◆ **ENUNCIADO 1**: Identifica cada línea del listado en la que aparece la palabra "bbox" y cópiala.

◆ **FRAGMENTO DEL TEXTO**:
━━━
# ser/estar preñada



## Mathilde56

Quel auxiliaire employer : "ser" ou "estar" preñada ?
Merci à vous 

Mathilde.


----------



## sibhor

Salut Mathilde!
Je dirais: Estar preñada


----------



## SerinusCanaria3075

Estar:
_*Estar* preñada_.

Creo que "ser" no sería valido en ninguna ocasión, al menos creo yo.


----------



## chics

Hola Mathide,_ estar_.
Te indico también -no sé si lo sabes ya- que _preñada_ es muy informal y se usa también como despectivo, algunos lo consideran vulgar. Normalmente decimos _embarazada_.


----------



## Mathilde56

¡Gracias a todos!, merci à tous !
C'est aussi ce qui me semblait mais j'avais un doute !

Gracias pero lo sabía ya Chics. Voy a emplear este término para hablar de mi gata, en este caso me parece que pierde su carácter peyorativo ¿ No ? 

;o)


----------



## Tina.Irun

Mathilde56 said:


> ¡Gracias a todos!, merci à tous !
> C'est aussi ce qui me semblait mais j'avais un doute !
> 
> Gracias pero lo sabía ya Chics. Voy a emplear este término para hablar de mi gata, en este caso me parece que pierde su carácter peyorativo ¿ No ?


 
Sí, se utiliza para los animales.
Es "estar" ya que no es un estado permanente (heureusement!).


----------



## chics

Cuando es un animal que vive contigo, también puedes decir "embarazada", si quieres.


----------



## yserien

No es tan peyorativo "preñada", pero como se usa también para animales,se prefiere decir "embarazada". Estado de gravidez, buena esperanza....


----------



## rotor

Mientras la RAE parece reconocer preñada tanto para animales como para personas (aunque pueda haberse quedado antiguo lo de preñada para mujeres), solo reconoce embarazada para mujeres y no para animales.


----------



## Mathilde56

> Tina Iglesias : <<Es "estar" ya que no es un estado permanente (heureusement!).>>


 
La juventud tampoco no es un estado permanente, sin embargo, "soy" joven. ;o)
━━━
◆ **MATERIAL DEL EJERCICIO**:

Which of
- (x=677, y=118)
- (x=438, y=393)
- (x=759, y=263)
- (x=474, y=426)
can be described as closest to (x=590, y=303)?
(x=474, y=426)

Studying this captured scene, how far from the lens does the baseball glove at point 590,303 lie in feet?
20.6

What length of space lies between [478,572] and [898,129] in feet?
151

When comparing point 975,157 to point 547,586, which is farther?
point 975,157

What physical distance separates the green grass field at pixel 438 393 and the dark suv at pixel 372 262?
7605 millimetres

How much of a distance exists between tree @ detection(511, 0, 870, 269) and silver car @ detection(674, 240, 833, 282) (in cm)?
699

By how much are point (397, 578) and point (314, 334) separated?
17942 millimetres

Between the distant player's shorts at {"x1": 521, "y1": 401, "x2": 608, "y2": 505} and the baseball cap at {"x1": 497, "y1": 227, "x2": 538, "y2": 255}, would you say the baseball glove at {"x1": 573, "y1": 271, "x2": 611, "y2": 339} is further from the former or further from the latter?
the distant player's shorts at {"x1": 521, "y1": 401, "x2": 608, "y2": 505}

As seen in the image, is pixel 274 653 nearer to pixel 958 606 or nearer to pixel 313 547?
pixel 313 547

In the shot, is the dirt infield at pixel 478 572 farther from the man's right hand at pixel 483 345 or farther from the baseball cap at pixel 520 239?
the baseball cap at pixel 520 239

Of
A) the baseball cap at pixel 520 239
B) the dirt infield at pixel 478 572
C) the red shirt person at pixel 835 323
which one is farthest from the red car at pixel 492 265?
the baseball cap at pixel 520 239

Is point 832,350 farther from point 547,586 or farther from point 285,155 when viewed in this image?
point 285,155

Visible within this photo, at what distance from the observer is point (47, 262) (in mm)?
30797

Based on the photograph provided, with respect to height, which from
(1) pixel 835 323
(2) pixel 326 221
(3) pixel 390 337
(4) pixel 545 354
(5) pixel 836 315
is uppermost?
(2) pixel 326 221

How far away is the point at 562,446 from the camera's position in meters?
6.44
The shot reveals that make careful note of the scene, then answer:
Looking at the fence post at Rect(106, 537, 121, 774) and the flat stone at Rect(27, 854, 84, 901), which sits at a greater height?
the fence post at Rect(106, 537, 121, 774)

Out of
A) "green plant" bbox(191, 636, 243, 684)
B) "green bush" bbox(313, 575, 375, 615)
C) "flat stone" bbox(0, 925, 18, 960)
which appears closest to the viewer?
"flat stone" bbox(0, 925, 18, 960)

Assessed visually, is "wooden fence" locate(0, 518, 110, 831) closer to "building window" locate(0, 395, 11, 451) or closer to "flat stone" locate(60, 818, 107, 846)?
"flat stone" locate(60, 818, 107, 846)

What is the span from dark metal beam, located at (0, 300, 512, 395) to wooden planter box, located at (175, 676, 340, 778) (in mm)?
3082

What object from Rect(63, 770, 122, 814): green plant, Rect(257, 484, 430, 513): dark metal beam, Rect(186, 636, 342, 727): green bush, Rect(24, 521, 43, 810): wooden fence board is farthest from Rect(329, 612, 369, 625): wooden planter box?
━━━
◆ **ENUNCIADO 2**:
Responde estas preguntas sobre el hilo del foro de arriba:
(a) Según chics, ¿qué palabra se dice normalmente en lugar de "preñada"?
(b) ¿Para hablar de qué animal piensa usar Mathilde56 el término?
(c) Según rotor, ¿para quién reconoce la RAE "embarazada"?

◆ **RESPUESTA CORRECTA 1**:
A) "green plant" bbox(191, 636, 243, 684)
B) "green bush" bbox(313, 575, 375, 615)
C) "flat stone" bbox(0, 925, 18, 960)
"flat stone" bbox(0, 925, 18, 960)

◆ **RESPUESTA CORRECTA 2**:
(a) Embarazada.
(b) De su gata.
(c) Solo para mujeres, no para animales.